The club doesn’t have funds to start it, and the response from Government appears lacklusture.
A former member of the school’s debating club, who uses the name Mariam Jallow on the Facebook, brought the matter to public attention yesterday.
She wrote: “Current and former members of the club, including myself, have expressed our disappointment and frustrations to the Ministry of Education; and requested a meeting with officials and the Minister [of Education Myron Walwyn] so we could hopefully discuss alternative solutions to the problem. Unfortunately, these attempts were to no avail.”
“Seven years to prepare, and we are still unprepared.

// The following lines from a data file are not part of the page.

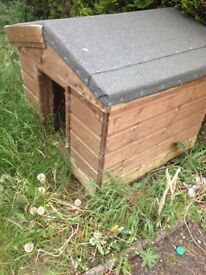 Dog shed 30 pound needs collected asap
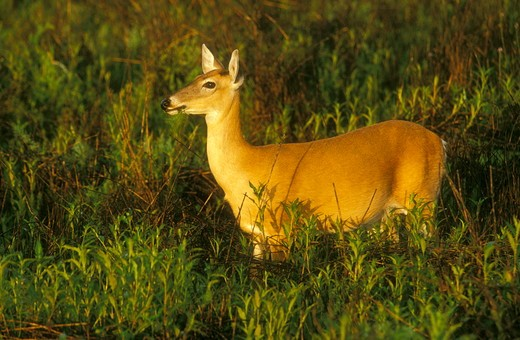 Stock Photo: 4179-29338 White-tailed Doe in Field (Odocoileus virginanus) Myakka State Park, Florida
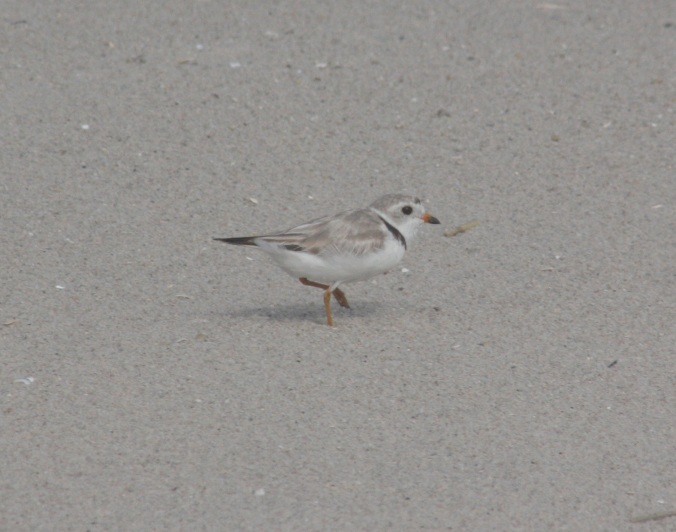 Piping Plover by Ben Barkley - La Paz Group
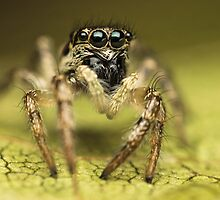 Salticus scenicus female jumping spider extreme macro by Mario Cehulic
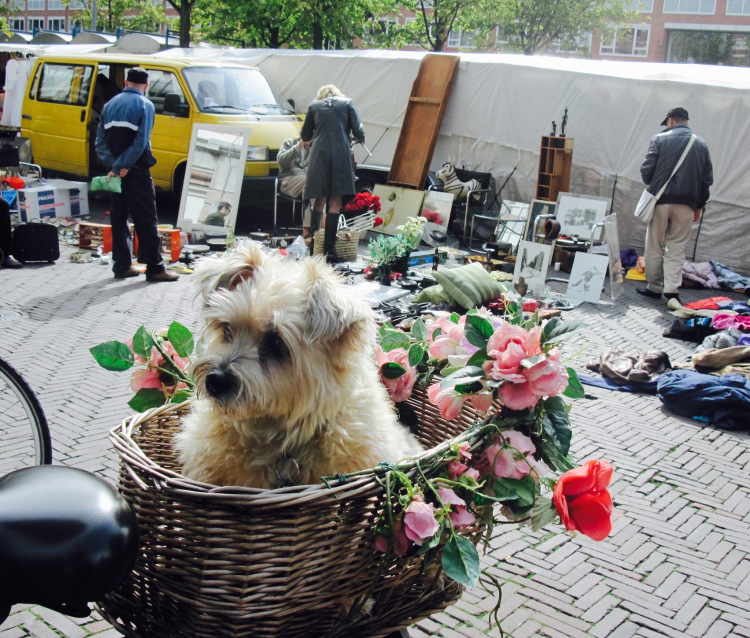 Waterlooplein Flea Market Amsterdam The Netherlands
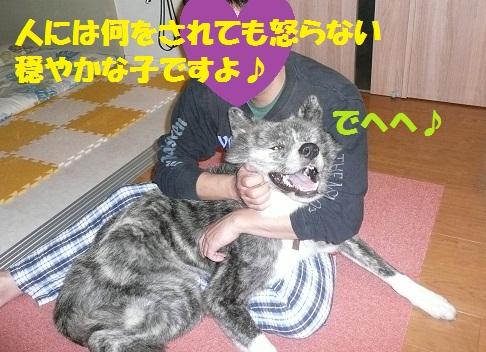 f0121712_759727.jpg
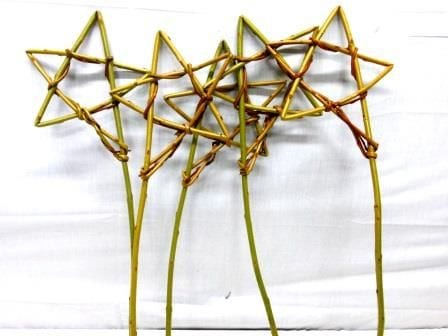 Willow Wands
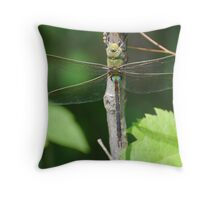 """ Dragon Fly - Green Darner "" Throw Pillow"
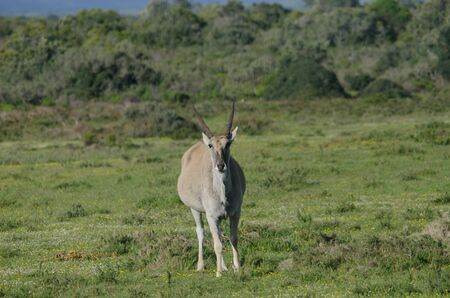 Elend in West Cape of South Africa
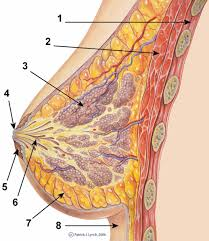 Anatomy Of Reproductive System Female The Female Reproductive System Boundless Anatomy And Physiology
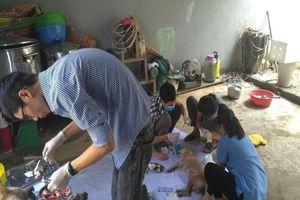 Hỗ trợ nhân đạo đàn chó trong đường dây trộm chó lớn nhất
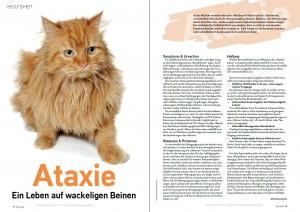 Ataxie_Katze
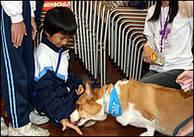 Kinesisk skolpojke ger en hund godis på Professor Paws skolutbildningsprogram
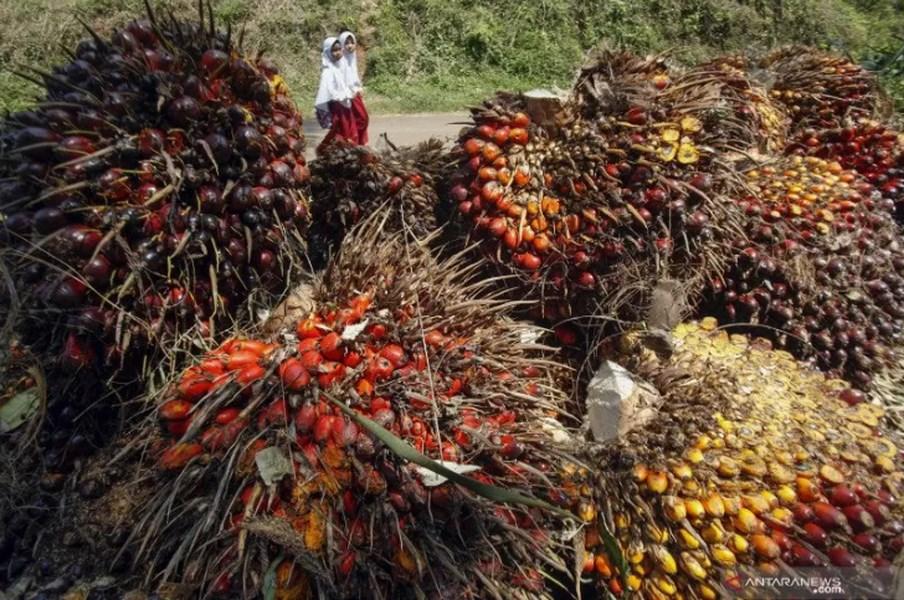 棕櫚油是全球最廣泛使用的植物油,從食物到化妝品等多種產品都以棕櫚油為重要原料。圖為棕櫚果。(安塔拉通訊社提供)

If little St Maarten could host it, if little Nevis could host it, why can’t we? This competition is one of the only government-funded opportunities for students not specializing in athletics to network, learn, and represent the British Virgin Islands. We send students away to run, jump and give their all to show the world what this country is about. Just this once – was it too much to ask to show the world that, in a battle of intellect, we can come out on top too?”
Jallow added that, if the BVI does not live up to its obligation, it runs the risk of being seen in a bad light. “To know that the BVI will no longer be able to present itself as a nation which breeds intellectuals and supports the educational ventures of its students disheartens me greatly,” she said.
Minister of Education Myron Wlaywn, who responded to the concerns raised on the BVI Community Board (Facebook), invited Jallow to a meeting this morning. She readily accepted the invitation.
Walwyn also posted, “I am not sure through whom you requested to meet with me, but this is the very first time that I’m hearing of your request [for a meeting].”
The minister also stated that some of the information presented about the developments are false. But, when contacted by BVI News Online, he declined to give his version of what transpired.
He, instead, told BVI News Online: “The Government of the Virgin Islands, through the Ministry of Education, continues to provide excellent opportunities for young people interested in many different disciplines, including debates which we see inter alia as very important to improving the intellectual capacity of our students. We have worked assiduously over the years to improve the education system in the territory, and I think we have made substantial progress.”
“I am aware of the situation surrounding the hosting of the Leeward Islands debates in the territory, and I also saw the comments made surrounding this matter on social media. As I mentioned in a brief reply, there is a severe deficit of the facts surrounding the issue, and I do not believe that those comments would have been made if persons possessed the full knowledge of the situation. Nonetheless, the ministry will always – as it has done in the past, seek to find positive outcomes in every situation,” the education minister further told BVI News Online.
Not the first time
Meanwhile, it is not the first time that the BVI is being cast in a bad light regarding its handling of regional and sub-regional events.
Last year, the BVI Cricket Association was threatened with disciplinary action after the territory withdrew suddenly from a regional tournament, much to the wrath of the regional organizers – the Leeward Islands Cricket Association. “It is just not acceptable for a member to pull out 48 hours prior to the commencement of a tournament,” the regional body told the BVI Cricket Board.
And, in July last year, the BVI Teachers Union, at the last minute, declared that it could not find enough money to properly house various countries that were to participate in a regional athletics competition. Makeshift arrangements were eventually made at Elmore Stoutt High School to accommodate the athletes. This event is also hosted by different countries annually.